As I watched the security guards continued to send clearly disabled people away from the mostly empty platform to get their very own Golden Tickets, I felt more anger and upset well up. Why was this platform so difficult for people to access? I looked around the festival to see more disabled people among the crowds and wondered if they knew this platform was available to them? Or maybe they already knew what I didn’t.
I spent the afternoon enjoying great bands while trying to not get cross at the noise pollution from other areas that constantly overshadowed the music. It was strange listening to Lindy Hop from a dance floor while Athlete played, and The Levellers were drowned out by dance music. Frank Turner was amazing. I expected no less. He played loudly and swore loudly, but yet still didn’t fully drown out the Big Blue Top in the background. But, bloody hell can that man sing, can that band play?! The children danced for me.
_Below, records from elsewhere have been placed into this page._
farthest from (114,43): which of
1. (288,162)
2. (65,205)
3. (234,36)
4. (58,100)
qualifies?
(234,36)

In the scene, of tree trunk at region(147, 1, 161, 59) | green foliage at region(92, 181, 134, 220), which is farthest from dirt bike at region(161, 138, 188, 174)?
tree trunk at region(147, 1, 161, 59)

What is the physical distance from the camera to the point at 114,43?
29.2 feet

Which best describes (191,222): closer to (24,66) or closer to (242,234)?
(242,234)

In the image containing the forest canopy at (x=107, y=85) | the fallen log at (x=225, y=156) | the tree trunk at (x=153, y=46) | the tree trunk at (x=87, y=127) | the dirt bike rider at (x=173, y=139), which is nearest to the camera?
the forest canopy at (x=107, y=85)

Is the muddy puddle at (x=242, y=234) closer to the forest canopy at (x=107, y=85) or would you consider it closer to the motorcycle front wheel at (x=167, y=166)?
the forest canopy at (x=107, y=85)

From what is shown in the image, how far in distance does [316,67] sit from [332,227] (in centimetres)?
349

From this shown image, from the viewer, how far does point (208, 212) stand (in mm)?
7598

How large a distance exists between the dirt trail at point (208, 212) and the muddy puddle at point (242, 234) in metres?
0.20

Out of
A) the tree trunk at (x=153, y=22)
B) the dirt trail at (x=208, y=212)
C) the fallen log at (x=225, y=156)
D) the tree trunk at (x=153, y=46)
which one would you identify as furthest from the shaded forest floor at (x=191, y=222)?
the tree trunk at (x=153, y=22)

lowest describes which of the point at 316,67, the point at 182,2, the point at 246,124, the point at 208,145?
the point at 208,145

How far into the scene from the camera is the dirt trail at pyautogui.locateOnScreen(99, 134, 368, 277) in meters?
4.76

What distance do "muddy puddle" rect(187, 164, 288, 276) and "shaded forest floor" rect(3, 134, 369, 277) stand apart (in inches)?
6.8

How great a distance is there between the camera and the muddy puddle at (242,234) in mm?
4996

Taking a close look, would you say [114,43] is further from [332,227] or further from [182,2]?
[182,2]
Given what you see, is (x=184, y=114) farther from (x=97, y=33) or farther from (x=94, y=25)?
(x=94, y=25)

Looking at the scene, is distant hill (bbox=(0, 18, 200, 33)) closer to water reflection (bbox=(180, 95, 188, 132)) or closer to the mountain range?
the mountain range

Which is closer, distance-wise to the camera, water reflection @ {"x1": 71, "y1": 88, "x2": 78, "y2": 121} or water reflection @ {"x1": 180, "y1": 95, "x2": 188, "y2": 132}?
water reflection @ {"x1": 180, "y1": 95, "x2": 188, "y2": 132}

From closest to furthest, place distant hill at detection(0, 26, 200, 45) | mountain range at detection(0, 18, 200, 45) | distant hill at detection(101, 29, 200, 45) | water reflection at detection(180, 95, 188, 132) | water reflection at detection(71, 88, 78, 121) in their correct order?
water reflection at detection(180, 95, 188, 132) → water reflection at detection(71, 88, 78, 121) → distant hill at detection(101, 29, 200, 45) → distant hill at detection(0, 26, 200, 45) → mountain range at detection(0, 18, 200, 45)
The platform was far from the main stage crowd, we were ostracised and segregated, far from the jumping, singing, amazing atmosphere of the excited crowd. We watched in the distance. We were there, yet not really part of it all.
I was cross and in my anger fired emails to various people. I was given platitudes and had smoke blown up my ass by the On Blackheath events organiser, until I refused to accept her disingenuous offerings and she became rude. I emailed Frank Turner, as he is an advocate of Disabled Access to Music. He replied and was very kind. And I was reminded of the amazing support for disabled access to music out there that is promoted by Attitude is Everything.
But, really, it was me that I was most angry with. It was harder than I expected. I’ve buried myself in my little cocoon and pretended things are no different before but they are. They really fucking are. I was cross with myself for thinking it would be the same as it once would have been.
All I wanted to do was Dance to my favourite music, to be in the crowd, not on a platform. I wanted to be dancing with the children on my shoulders, or swing them around to Beautiful Day sung by Imelda May and Four Simple Words by Frank himself. Instead I felt alienated, yet again a burden, a reminder that this fucking problem isn’t going away. It meant I couldn’t enjoy the weekend as I would have once done. I won’t be able to do that again.
I promise though, that for every upset, I will match it with a happy tale on the flip side of shit.